Exercise aim: When you reach the records below, output every one exactly as written but leave out any pictures.

Task input:
________

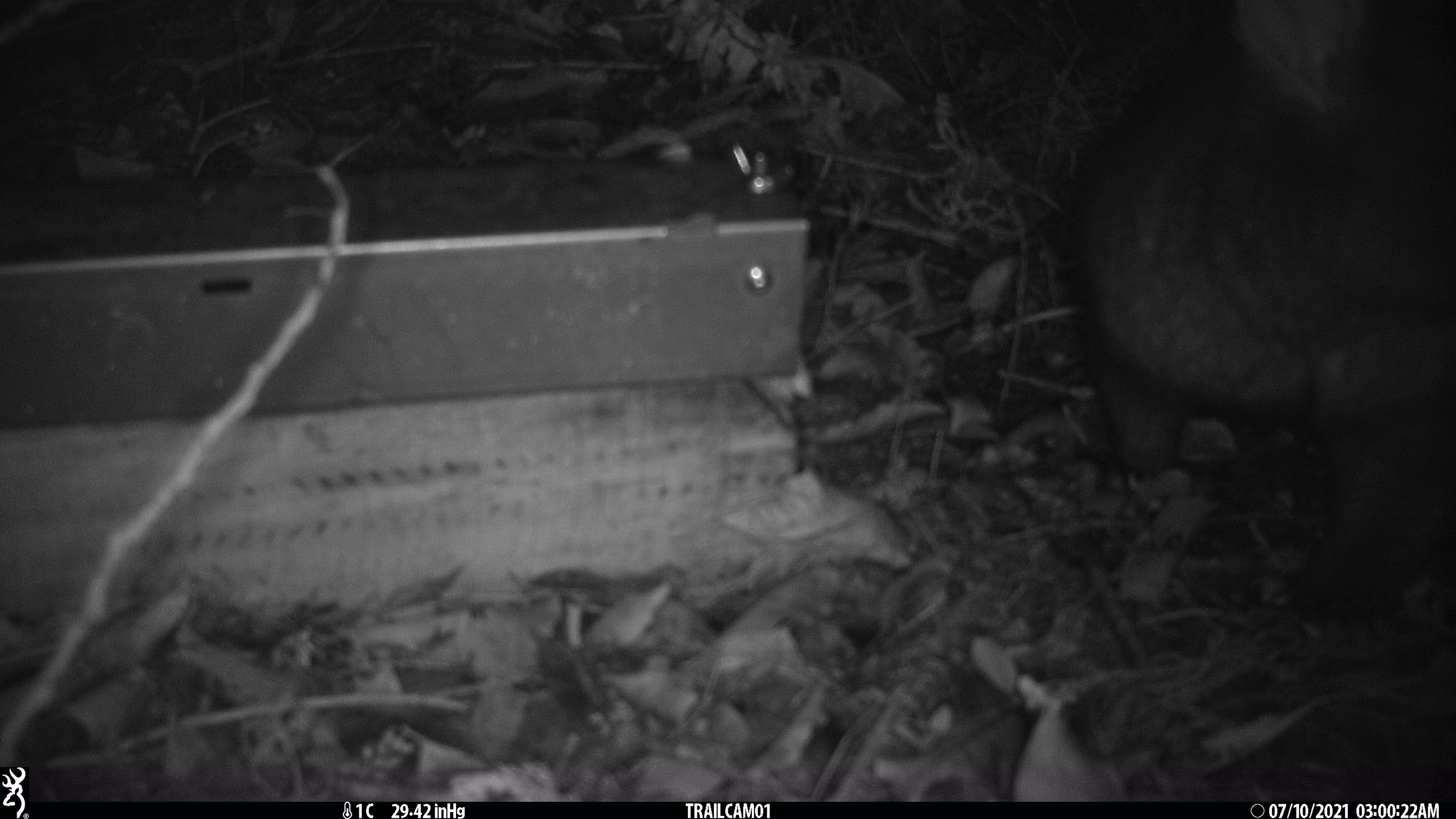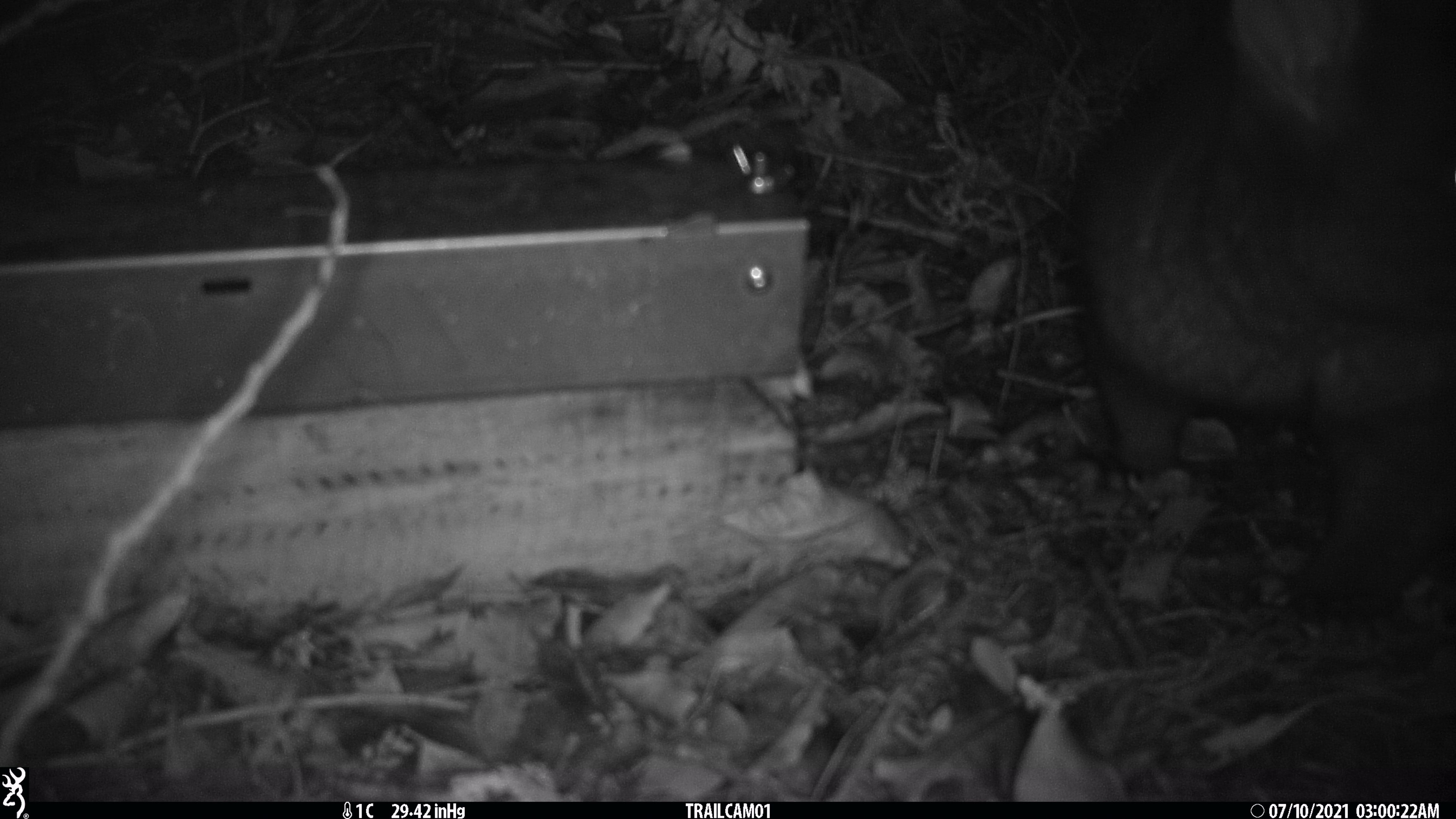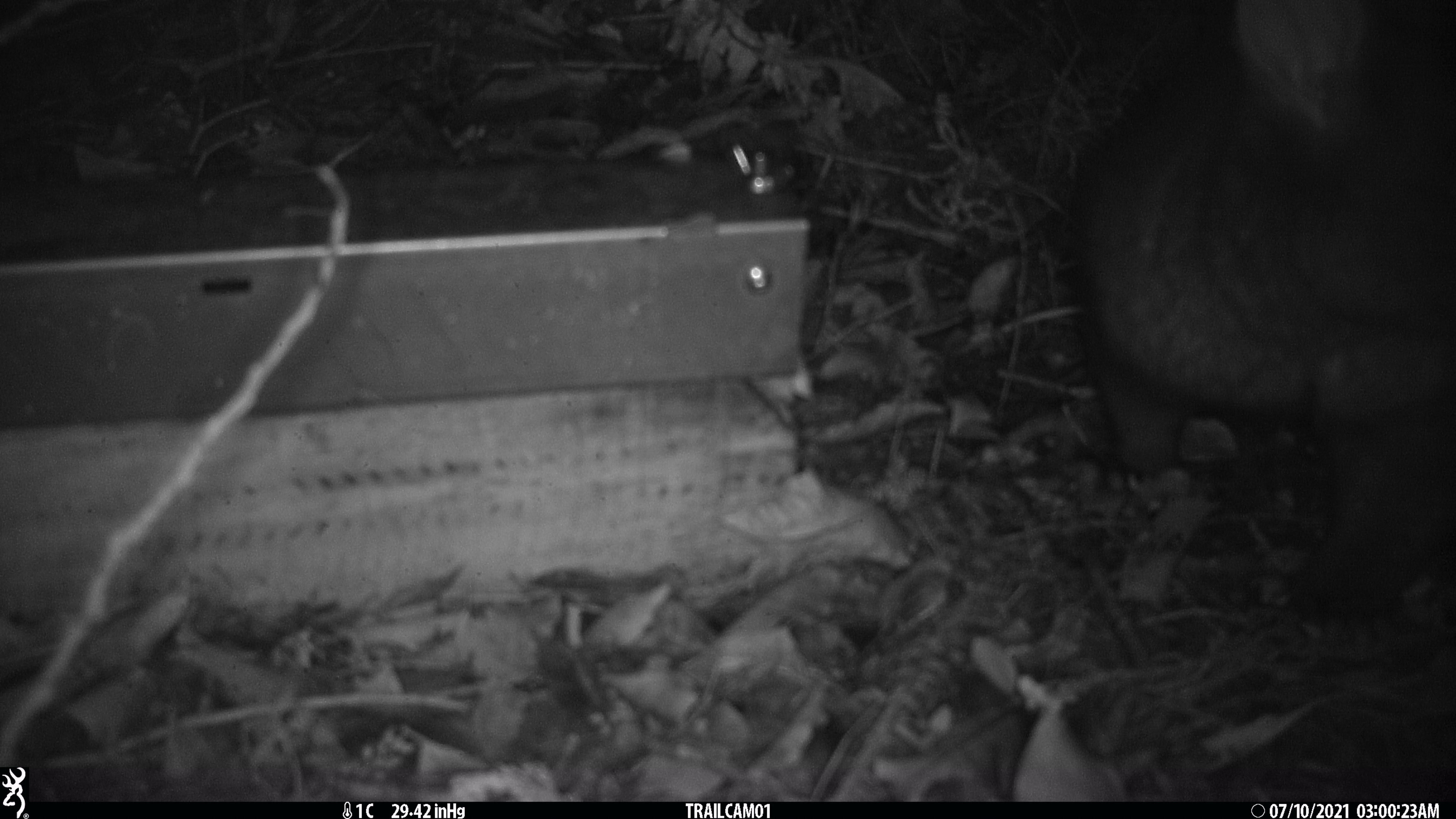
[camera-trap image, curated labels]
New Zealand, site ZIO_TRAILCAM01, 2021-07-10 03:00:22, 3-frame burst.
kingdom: Animalia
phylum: Chordata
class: Mammalia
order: Diprotodontia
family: Phalangeridae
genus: Trichosurus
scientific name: Trichosurus vulpecula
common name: common brushtail possum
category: possum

________

Task result:
[camera-trap image, curated labels]
New Zealand, site ZIO_TRAILCAM01, 2021-07-10 03:00:22, 3-frame burst.
kingdom: Animalia
phylum: Chordata
class: Mammalia
order: Diprotodontia
family: Phalangeridae
genus: Trichosurus
scientific name: Trichosurus vulpecula
common name: common brushtail possum
category: possum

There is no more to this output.